“The headline non-farm payrolls number of 235,000 new jobs created in the US undershot forecasts, but the unemployment rate of 5.2% met them and wage growth of 4.3% year-on-year exceeded expectations. The dollar is weakening – and gold and Bitcoin are strengthening – in the view this mixed bag of numbers means the US Federal Reserve will taper Quantitative Easing slowly, and perhaps more slowly than previously planned,” says AJ Bell Investment Director Russ Mould. “It’s unlikely the Fed needs too many excuses to do nothing, especially none of its three previous attempts to tighten monetary policy over the past decade lasted long, but surely things have come to a pretty pass if one set of monthly jobs data is enough to set the tone for monetary policy at the world’s most powerful central bank?
“The numbers are backward-looking and prone to revision (the last two months’ payrolls numbers were both revised upward alongside the latest data release) and so may not be the most reliable basis for taking such an important decision.
Source: www.bls.gov
“As the American writer Henry Hazlitt once noted: ‘The art of economics consists of looking not merely at the immediate but at the longer effects of any act or policy; it consists of tracing the consequences of that policy for not merely one group, but all groups.’
“The markets may therefore be looking to read too much into one set of figures, while the Fed’s manipulation of bond yields and interest rate leaves it operating beyond its dual mandate covers inflation and employment. The central bank has regularly noted its desire to create a wealth effect, using Quantitative Easing and low interest rates to goose asset prices, and with the prices for shares, real estate, cryptocurrency and non-fungible tokens, to name but four, roaring away, you can say they are succeeding.

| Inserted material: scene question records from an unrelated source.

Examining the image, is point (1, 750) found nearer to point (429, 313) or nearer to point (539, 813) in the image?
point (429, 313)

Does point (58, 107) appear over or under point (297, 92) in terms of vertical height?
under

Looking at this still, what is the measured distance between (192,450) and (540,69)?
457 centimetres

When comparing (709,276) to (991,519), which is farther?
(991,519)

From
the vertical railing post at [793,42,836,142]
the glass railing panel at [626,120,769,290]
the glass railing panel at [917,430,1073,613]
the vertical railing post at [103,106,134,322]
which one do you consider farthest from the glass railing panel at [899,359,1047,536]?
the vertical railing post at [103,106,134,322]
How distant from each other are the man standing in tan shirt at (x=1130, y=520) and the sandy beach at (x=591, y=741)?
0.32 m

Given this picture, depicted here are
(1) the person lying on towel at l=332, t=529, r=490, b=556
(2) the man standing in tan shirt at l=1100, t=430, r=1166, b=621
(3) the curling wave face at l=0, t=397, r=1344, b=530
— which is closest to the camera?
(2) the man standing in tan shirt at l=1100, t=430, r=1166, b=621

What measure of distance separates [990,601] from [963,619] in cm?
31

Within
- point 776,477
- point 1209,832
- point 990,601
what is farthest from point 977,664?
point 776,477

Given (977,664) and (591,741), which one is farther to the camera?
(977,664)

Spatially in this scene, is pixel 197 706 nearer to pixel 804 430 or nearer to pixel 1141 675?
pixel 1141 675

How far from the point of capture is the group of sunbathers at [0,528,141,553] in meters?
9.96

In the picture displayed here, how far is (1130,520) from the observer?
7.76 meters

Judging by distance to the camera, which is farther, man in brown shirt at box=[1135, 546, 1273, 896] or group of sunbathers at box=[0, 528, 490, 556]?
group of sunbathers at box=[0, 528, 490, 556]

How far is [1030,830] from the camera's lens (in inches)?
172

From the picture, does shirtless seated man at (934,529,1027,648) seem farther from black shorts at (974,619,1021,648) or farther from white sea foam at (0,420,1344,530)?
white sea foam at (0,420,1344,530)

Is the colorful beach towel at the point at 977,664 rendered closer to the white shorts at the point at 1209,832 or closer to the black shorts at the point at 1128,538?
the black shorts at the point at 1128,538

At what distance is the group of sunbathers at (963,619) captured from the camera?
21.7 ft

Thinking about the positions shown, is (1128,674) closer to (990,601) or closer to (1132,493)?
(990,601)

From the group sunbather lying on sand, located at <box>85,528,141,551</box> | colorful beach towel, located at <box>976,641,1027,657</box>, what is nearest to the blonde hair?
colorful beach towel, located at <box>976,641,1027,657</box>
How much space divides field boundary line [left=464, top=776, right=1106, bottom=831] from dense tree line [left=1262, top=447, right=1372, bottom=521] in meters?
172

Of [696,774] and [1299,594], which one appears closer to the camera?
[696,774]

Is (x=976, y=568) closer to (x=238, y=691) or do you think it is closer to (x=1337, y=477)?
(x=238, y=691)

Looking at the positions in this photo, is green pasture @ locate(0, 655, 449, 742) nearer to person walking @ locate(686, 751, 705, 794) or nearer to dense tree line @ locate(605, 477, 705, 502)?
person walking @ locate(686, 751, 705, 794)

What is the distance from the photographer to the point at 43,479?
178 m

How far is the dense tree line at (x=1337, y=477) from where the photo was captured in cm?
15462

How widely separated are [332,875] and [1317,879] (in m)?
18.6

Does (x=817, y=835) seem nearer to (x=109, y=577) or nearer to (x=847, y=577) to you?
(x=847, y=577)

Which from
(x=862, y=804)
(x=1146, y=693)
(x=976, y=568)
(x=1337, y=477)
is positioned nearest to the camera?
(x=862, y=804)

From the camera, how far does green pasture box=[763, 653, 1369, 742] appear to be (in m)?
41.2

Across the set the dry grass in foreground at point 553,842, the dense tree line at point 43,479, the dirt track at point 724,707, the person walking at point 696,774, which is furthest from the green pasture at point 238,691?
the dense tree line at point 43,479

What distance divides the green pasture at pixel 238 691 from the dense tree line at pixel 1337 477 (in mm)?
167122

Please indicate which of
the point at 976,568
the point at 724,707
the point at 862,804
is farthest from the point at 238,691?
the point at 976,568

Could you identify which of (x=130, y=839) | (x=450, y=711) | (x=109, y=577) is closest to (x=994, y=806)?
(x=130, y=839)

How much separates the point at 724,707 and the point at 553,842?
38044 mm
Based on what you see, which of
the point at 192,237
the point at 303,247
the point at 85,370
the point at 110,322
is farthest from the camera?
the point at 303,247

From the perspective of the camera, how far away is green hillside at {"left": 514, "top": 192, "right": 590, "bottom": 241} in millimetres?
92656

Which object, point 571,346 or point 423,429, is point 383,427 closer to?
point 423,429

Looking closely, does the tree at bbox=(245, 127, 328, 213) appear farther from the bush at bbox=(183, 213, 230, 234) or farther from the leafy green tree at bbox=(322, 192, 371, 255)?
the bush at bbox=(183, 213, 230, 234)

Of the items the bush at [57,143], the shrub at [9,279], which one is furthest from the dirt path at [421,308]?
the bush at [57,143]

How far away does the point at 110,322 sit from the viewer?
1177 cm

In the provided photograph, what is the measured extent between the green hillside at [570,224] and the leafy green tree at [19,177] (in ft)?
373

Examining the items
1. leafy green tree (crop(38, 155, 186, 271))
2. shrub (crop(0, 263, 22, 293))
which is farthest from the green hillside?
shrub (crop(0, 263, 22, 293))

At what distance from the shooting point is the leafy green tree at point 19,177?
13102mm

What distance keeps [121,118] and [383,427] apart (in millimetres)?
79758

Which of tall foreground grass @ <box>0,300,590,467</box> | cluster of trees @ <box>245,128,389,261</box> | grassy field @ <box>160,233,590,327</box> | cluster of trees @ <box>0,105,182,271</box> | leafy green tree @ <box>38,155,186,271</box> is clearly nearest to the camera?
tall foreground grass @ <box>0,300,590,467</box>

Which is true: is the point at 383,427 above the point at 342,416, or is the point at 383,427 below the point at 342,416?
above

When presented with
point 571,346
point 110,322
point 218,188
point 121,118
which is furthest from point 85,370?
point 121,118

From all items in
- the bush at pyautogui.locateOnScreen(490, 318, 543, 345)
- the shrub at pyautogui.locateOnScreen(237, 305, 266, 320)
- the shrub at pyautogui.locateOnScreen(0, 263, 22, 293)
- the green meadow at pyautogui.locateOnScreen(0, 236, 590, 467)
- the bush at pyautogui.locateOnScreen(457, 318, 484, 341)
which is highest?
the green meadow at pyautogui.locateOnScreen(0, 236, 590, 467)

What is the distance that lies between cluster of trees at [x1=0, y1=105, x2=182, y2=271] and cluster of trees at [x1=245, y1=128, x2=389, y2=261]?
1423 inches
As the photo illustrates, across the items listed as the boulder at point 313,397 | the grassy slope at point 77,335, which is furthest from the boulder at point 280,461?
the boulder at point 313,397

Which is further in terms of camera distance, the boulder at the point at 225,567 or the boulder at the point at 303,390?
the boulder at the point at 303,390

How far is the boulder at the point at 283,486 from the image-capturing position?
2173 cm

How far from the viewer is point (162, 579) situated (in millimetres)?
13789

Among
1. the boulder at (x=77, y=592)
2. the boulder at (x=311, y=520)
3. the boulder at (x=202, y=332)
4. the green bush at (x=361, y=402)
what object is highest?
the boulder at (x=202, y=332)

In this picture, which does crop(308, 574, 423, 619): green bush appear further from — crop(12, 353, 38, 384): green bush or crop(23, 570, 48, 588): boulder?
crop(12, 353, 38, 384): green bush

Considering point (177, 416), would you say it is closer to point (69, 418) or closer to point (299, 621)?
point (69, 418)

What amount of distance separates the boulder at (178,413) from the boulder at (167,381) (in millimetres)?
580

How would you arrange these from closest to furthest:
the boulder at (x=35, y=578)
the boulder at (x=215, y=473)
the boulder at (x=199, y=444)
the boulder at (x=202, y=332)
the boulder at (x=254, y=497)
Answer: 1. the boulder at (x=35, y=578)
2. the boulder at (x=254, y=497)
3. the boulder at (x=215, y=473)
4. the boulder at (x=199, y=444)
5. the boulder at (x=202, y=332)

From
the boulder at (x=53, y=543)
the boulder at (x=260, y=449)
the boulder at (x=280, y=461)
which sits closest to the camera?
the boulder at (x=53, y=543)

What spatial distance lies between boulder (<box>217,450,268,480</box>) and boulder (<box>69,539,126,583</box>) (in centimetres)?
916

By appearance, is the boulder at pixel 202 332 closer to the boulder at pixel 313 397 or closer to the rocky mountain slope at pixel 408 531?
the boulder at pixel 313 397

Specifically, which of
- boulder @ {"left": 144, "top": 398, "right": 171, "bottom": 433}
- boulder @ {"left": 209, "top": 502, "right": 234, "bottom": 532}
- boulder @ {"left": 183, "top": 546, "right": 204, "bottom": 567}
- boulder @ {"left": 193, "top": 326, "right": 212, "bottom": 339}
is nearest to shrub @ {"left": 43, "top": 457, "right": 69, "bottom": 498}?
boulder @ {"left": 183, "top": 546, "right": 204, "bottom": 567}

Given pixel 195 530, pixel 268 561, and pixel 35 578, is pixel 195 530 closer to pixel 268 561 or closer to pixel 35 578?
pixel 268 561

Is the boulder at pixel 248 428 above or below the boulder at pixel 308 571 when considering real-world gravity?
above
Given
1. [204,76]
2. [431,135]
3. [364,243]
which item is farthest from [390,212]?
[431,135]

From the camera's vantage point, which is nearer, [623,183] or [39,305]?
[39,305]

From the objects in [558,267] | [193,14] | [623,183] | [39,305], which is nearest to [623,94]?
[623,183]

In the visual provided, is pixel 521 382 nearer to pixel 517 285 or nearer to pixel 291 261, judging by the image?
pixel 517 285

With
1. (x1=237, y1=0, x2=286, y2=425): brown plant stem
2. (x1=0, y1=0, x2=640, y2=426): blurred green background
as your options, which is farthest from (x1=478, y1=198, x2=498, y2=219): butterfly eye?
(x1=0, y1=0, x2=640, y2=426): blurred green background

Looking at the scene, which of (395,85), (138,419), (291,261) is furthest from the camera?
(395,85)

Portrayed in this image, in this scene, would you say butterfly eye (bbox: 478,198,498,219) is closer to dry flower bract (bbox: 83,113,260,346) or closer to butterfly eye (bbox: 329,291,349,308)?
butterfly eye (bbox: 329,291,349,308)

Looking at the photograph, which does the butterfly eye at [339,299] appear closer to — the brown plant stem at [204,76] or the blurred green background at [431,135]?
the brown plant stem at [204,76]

“But this begs the question of what happens when the Fed meets its inflation and employment goal and needs to take away stimulus. Three prior attempts to stop adding to and even withdraw QE in the past decade did not last long and even minor rate rises were provoking talk of dislocations in interbank lending markets in autumn 2019, before the pandemic made its presence felt.
Source: FRED - St. Louis Federal Reserve database, US Federal Reserve, Refinitiv data
“According to Fed data, US households and non-profit organisation have never been so exposed to the stock market, with some 40% of their total assets held here.
“On the only three prior occasions when that ratio exceeded 20% - the roaring bull market of the late 1960s, the surging tech bubble of the late 1990s and then the early 2000s – trouble quickly followed as valuations proved unsustainable, capital was misallocated and eventually money and confidence lost.
Source: FRED – St. Louis Federal Reserve database
“The last-published figure is 28.6%. Whereas it is normal to argue that a recession causes a bear market in stocks, it is possible that the situation may be reversed this time, as a bear market would unravel whatever wealth effect the Fed feels it has achieved.”